The store includes an alteration and tailoring service, personal styling, as well as a nail salon and bar.
This example of Nordstrom Local highlights the need for retail to focus on the local community and provide personalized customer service.
Using tech to create exciting experiences
Many brands are bringing in innovative technologies to create powerful experiences for their customers.

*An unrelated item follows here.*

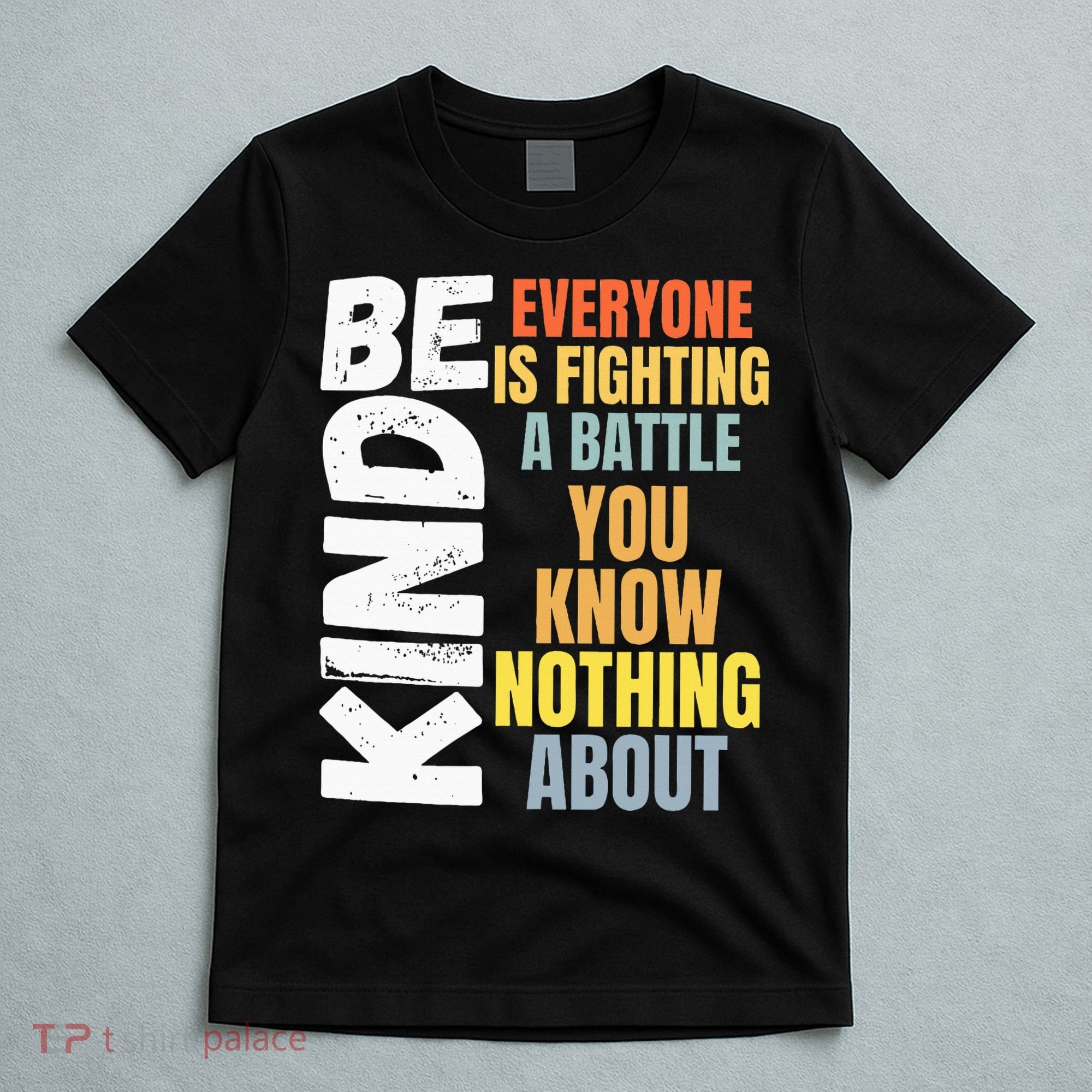 Be Kind Everyone Is Fighting A Battle You Know Nothing About T-Shirt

Holition is an augmented-reality consultancy and software provider that has been working with some well-known retail brands. Last year, it worked with British cosmetics company Charlotte Tilbury on a “magic mirror”
As retail patterns shift, @Channel4News seeks out 2018's leading retailers, highlighting @CTilburyMakeup and citing @Holition's Magic Mirror as one of the critical success factors within the shop. https://t.co/684SEFBQZ7 #retail #storeofthefuture pic.twitter.com/ulcQIadspk
— Holition (@Holition) May 15, 2018
This tool allowed shoppers to virtually try on different makeup looks that are digitally superimposed onto their faces in 40 seconds.
Users could then send the photos to their email addresses, with the ability to refer to them later or share them on social media. If they like a certain look, a shop assistant can grab them the products for them to purchase.
So, is retail dying? Most certainly not. Just the boring ones.